OF: That’s Prof. Ju Li, a professor of nuclear science and engineering at MIT, talking about elastic strain engineering

JL: This is not, you know, you take a piece of metal and you can bend it 30, 50%. Those are plastic strain. The amount of elastic strain that a conventional metal can sustain is no more than 0.2, 0.3%. But with nanomaterials, we can talk about more than 1% elastic strain. And not just near defects or near some special locations, but throughout the entire component that you are using. 

OF: Going nano opens up new degrees of freedom for accessing bandgaps that are otherwise off limits. One percent strain, for example, is enough to bump silicon’s bandgap such that the material’s electron mobility jumps by more than 50%. But at about 15% strain, you’re able to wipe out silicon’s bandgap altogether—transforming it into a metal. Prof. Li’s team is using neural networks to learn the quickest, lowest-energy pathways to get from a set of strain conditions to different bandgap energies in materials like silicon and diamond. 

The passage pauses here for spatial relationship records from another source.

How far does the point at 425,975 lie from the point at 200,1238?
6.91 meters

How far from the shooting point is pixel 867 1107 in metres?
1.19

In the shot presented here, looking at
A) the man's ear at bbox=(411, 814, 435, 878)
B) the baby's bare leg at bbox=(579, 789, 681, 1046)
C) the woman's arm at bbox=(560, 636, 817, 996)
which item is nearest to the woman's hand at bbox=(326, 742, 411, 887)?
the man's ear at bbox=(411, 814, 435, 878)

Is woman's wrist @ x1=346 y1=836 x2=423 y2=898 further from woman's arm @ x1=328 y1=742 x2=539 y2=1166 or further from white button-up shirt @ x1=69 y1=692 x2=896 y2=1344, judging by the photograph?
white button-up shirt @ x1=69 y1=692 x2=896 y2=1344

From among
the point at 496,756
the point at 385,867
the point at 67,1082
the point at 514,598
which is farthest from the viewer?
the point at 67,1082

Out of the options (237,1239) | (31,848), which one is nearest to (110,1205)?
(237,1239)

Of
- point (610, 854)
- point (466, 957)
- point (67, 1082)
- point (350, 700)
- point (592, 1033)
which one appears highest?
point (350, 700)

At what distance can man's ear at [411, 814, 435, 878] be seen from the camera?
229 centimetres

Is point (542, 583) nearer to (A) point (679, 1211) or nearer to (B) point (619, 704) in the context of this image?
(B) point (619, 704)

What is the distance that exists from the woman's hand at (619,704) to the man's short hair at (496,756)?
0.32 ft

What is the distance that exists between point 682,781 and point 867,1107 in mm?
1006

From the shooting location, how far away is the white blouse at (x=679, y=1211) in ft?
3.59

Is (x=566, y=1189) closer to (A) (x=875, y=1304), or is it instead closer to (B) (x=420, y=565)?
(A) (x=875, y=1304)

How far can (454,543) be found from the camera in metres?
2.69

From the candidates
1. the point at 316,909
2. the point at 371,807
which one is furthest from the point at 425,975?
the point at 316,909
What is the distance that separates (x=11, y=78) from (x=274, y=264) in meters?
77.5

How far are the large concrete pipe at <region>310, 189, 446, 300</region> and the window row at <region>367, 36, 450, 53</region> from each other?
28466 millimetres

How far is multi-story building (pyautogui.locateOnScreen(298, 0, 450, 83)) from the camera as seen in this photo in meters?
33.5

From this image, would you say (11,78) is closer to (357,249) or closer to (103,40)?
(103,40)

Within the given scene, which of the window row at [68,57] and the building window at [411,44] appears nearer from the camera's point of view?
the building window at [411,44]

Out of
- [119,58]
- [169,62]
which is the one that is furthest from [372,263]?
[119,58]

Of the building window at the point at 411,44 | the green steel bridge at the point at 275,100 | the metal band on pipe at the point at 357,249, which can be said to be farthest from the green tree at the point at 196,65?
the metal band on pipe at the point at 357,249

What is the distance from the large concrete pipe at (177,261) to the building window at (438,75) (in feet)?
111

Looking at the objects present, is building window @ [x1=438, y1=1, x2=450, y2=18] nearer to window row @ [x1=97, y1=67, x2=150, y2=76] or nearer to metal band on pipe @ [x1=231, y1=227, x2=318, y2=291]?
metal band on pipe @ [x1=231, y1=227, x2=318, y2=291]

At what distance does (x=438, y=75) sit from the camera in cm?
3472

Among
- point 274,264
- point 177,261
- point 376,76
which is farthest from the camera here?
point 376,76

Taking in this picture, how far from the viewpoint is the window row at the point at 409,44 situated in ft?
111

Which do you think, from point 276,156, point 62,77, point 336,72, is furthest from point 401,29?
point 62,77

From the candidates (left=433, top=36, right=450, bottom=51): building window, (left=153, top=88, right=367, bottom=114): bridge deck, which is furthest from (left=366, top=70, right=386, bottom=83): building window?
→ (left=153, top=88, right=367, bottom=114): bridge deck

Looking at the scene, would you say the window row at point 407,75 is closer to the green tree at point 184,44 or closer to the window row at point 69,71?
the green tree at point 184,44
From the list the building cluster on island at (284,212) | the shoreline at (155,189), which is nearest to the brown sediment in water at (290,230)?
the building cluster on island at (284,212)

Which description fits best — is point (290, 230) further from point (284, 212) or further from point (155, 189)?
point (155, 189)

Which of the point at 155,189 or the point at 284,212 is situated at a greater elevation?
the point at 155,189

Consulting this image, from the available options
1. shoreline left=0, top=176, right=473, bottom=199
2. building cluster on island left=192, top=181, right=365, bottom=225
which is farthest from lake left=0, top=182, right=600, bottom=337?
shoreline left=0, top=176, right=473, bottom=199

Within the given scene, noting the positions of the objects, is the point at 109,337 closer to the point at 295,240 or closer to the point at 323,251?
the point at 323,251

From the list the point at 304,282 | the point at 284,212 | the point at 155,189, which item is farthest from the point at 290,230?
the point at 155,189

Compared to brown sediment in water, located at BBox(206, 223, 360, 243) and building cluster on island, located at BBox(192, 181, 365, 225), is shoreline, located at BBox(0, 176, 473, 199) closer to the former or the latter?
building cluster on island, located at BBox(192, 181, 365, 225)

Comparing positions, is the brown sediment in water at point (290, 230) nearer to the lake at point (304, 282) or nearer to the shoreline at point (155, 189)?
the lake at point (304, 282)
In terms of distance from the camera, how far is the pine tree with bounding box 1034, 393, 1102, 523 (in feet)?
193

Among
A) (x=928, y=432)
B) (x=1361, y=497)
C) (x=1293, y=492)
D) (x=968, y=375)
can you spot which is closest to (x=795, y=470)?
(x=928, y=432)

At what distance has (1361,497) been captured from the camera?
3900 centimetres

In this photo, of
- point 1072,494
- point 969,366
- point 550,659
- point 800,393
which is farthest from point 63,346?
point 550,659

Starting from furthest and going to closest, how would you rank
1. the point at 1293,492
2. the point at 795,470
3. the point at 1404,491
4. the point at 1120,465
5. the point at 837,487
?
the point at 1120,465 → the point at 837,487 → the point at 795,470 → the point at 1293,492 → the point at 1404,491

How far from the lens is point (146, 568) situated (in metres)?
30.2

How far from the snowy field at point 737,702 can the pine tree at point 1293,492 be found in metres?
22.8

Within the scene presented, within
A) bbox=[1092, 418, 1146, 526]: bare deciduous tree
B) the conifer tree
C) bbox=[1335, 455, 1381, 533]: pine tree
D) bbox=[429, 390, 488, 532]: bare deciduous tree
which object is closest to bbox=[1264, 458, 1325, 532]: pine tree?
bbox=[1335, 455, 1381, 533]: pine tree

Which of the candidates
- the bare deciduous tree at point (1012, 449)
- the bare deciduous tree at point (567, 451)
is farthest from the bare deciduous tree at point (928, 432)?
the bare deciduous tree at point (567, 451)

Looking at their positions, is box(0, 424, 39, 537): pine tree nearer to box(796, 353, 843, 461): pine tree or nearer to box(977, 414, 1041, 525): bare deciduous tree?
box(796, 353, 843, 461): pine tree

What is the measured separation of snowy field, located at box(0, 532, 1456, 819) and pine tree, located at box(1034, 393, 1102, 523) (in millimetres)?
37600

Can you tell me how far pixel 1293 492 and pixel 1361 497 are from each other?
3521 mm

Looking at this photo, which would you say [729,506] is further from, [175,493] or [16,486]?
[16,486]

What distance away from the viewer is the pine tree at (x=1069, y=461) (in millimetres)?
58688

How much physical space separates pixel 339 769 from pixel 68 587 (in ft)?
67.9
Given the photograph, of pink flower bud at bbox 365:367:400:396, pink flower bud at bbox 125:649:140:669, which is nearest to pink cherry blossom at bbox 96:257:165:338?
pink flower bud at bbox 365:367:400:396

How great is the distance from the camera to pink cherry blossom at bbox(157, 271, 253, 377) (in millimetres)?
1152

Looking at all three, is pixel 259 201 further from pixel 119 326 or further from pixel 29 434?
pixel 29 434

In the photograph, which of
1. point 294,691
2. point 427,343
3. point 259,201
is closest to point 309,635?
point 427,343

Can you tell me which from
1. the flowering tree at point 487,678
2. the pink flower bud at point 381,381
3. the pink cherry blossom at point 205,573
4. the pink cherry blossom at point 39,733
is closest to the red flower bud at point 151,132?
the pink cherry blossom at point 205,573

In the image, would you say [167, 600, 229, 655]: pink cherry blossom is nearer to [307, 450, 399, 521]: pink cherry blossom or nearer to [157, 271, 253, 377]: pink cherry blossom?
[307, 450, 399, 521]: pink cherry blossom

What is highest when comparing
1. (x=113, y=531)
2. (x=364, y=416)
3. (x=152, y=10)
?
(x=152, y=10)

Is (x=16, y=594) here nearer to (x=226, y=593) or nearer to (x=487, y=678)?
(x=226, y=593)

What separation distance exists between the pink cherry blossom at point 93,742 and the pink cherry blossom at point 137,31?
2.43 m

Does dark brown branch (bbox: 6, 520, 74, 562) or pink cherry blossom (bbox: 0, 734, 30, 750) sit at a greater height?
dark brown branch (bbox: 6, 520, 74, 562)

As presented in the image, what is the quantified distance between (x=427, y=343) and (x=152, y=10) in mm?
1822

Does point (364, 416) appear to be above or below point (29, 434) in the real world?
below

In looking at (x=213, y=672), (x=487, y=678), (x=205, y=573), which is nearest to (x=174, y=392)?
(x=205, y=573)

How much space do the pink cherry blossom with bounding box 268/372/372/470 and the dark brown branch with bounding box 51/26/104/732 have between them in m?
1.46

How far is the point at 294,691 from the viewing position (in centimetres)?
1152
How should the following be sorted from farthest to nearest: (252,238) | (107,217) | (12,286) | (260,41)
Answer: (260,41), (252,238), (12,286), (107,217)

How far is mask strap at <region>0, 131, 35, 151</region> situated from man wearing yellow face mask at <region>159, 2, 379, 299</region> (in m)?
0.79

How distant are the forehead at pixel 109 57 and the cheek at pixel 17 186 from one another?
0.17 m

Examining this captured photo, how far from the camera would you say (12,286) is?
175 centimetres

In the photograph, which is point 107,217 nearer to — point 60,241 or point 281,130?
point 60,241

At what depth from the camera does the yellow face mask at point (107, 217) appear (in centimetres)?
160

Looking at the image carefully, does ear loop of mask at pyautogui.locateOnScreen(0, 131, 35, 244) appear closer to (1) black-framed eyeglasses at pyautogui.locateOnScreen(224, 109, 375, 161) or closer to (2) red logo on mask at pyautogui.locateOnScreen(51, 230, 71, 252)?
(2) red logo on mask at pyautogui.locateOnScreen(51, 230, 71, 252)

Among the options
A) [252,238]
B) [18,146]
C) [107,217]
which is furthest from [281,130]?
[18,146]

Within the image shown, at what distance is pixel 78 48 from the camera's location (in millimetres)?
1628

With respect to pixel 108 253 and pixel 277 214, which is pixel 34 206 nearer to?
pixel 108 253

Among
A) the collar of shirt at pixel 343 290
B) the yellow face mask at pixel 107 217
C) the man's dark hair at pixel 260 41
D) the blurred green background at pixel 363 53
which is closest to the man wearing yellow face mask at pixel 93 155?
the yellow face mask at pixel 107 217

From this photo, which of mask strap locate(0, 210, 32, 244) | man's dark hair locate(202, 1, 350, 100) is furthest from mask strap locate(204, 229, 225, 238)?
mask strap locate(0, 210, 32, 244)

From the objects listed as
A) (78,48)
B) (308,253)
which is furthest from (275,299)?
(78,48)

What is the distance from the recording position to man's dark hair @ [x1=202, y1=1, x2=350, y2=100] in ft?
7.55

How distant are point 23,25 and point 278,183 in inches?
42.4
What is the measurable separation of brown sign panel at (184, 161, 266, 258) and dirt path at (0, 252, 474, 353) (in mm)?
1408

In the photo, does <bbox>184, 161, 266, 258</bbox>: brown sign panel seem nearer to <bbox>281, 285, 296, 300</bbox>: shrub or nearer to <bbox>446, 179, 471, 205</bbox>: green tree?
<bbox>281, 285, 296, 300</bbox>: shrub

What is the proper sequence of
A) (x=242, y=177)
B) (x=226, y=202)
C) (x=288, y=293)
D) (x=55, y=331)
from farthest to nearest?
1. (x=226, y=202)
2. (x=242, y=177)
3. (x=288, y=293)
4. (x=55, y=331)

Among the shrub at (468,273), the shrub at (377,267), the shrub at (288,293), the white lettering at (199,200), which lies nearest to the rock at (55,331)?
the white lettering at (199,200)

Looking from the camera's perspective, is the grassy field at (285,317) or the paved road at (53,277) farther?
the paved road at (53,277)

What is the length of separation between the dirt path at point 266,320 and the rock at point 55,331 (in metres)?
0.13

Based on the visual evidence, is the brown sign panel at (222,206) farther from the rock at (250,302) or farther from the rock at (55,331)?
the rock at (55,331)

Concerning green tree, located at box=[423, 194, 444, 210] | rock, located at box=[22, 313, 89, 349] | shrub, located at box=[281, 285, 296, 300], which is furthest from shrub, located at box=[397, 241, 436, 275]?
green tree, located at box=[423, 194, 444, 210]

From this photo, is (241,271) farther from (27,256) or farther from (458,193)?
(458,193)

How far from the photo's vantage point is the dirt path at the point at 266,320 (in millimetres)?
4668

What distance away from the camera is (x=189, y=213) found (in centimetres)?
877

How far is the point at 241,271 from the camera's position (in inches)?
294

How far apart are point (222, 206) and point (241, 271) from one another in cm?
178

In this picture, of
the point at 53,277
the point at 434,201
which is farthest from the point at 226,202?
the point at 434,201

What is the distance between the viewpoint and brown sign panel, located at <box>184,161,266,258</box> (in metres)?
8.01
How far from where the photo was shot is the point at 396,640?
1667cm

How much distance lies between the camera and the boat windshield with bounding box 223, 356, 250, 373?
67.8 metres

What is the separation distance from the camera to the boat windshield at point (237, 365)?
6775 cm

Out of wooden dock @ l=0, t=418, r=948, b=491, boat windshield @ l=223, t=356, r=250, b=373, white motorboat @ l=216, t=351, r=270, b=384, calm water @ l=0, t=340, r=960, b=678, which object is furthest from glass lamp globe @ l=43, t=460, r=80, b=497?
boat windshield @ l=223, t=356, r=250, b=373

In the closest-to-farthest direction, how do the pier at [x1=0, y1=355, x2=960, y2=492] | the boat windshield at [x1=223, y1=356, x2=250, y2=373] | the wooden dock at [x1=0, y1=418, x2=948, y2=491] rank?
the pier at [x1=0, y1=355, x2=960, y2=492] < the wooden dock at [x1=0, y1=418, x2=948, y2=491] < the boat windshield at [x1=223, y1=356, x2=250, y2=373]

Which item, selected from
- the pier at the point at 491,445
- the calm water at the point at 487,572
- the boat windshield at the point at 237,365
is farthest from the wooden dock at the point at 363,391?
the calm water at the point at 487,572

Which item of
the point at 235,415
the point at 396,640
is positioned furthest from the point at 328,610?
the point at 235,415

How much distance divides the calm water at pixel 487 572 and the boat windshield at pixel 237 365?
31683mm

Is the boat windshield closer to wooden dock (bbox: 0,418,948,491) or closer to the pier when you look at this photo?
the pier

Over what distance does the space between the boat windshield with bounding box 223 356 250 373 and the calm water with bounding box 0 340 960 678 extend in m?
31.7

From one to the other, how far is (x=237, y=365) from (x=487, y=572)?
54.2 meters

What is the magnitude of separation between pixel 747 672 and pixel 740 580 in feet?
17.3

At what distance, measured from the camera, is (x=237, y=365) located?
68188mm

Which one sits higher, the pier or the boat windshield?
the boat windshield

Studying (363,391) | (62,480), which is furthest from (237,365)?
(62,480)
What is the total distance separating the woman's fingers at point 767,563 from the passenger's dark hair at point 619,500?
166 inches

JL: It turns out that if you want to make silicon a metal, then the strain path you impose should not be a straight line. So perturbation theory doesn’t work. The best way to make silicon in the least amount of energy to reduce its bandgap is actually a pretty curved path. And so that’s sort of the power of ML. It’s a fast-acting model, it can do all kinds of projections or visualizations that you simply cannot do on a point-by-point calculation. You can also ask other questions, like how do I improve its thermoelectric figure of merit? Or what’s the fastest way to make it have this kind of optical signature? This is kind of like Alice in Wonderland. There is suddenly a big space that opens up and that can be a little bewildering at the beginning because we are sort of looking at each other and saying what is the first device we’re going to design. It’s quite a big space, and we feel that just on our own group, our own power, we probably cannot explore it all. So we’d really like the community to jump in and help in this effort of strain engineering because it’s going to have long-term consequence on human civilization—just as much as chemical metallurgy has.